Exercise requirements:
Using the text on Malaysia's scrapped transboundary haze act, explain in one to three sentences why shelving the act is a missed opportunity.

Selected text:
◆ ◆ ◆ ◆
By Dr Helena Varkkey
On the 3rd of August 2020, Malaysia’s Environment and Water Minister (MEWA), Tuan Ibrahim Tuan Man, announced in Parliament that plans to introduce a Malaysian Transboundary Haze Act (MTHA) have been scrapped.
This was an unexpected announcement, considering his earlier statement that “all the good initiatives introduced during the Pakatan Harapan administration will be continued in the [new] Environment Ministry”.
As Indonesia remains on high alert for fires and haze threatens to descend on us again in the coming months, the shelving of the MTHA represents a significant missed opportunity on several counts.
Firstly, the MTHA would have been a strong message to other ASEAN member states that Malaysia is serious about holding accountable any of its own entities found to be complicit in haze-producing fires. Secondly, this legal instrument would have been a welcome additional deterrent against errant companies, as the government’s capacity to respond directly to fires and haze is reduced during the pandemic.
◆ ◆ ◆ ◆
Given entries:
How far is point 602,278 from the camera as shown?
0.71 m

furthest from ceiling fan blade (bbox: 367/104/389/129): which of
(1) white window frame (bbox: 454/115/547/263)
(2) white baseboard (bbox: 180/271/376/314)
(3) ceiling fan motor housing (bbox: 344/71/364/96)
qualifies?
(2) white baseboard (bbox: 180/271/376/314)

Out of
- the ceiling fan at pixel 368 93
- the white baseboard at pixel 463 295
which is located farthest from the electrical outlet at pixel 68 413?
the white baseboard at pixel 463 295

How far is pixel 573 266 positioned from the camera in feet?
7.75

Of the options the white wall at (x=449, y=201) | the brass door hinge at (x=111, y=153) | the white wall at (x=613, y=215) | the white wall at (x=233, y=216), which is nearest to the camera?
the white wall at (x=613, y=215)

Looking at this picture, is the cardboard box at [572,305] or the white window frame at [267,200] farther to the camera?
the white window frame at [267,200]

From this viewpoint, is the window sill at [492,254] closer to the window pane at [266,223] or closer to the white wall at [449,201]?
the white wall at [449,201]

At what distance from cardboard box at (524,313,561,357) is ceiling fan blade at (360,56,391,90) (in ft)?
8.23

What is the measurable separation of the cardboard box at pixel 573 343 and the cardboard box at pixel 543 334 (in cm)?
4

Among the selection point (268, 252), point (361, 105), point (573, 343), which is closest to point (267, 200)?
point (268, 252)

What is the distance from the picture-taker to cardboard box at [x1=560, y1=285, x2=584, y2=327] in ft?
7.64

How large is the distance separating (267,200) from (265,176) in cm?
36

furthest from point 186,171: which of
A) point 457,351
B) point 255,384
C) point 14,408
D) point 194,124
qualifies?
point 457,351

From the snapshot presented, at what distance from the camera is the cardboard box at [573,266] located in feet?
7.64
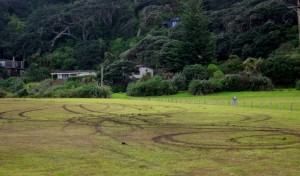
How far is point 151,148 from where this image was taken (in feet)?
44.1

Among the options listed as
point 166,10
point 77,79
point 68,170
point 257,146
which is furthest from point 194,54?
point 68,170

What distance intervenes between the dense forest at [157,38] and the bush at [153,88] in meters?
2.48

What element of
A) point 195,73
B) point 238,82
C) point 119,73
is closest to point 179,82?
point 195,73

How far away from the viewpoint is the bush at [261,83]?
5416 cm

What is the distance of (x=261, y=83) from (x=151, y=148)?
4373 cm

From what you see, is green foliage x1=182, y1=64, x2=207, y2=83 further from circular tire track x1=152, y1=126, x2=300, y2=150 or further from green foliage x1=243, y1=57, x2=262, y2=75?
circular tire track x1=152, y1=126, x2=300, y2=150

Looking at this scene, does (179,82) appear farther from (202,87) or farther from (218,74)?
(202,87)

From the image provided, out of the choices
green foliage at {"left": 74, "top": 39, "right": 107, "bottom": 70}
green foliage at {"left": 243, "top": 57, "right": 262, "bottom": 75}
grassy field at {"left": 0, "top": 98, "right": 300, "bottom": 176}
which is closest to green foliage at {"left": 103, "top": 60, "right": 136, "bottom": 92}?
green foliage at {"left": 74, "top": 39, "right": 107, "bottom": 70}

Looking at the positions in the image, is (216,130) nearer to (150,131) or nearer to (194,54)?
(150,131)

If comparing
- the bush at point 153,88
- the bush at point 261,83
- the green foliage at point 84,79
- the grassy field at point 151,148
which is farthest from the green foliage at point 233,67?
the grassy field at point 151,148

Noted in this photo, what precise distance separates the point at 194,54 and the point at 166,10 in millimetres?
29449

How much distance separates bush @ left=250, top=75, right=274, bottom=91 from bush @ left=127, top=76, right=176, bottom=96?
11.6 metres

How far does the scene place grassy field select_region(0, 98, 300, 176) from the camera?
10266mm

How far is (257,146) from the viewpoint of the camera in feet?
45.6
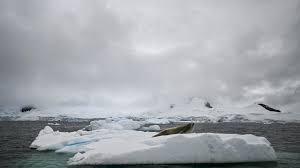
◆ ◆ ◆ ◆
Answer area:
The act would have signaled to other ASEAN member states that Malaysia is serious about holding accountable any of its own entities found complicit in haze-producing fires. It would also have added a deterrent against errant companies while the pandemic reduces the government's capacity to respond directly to fires and haze.